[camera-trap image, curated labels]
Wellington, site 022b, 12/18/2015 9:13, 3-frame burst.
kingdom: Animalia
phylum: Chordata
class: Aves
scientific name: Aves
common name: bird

**EXERCISE REQUIREMENTS:** Go through the records and set each one down again, unchanged.

**TASK SOLUTION:**
[camera-trap image, curated labels]
Wellington, site 022b, 12/18/2015 9:13, 3-frame burst.
kingdom: Animalia
phylum: Chordata
class: Aves
scientific name: Aves
common name: bird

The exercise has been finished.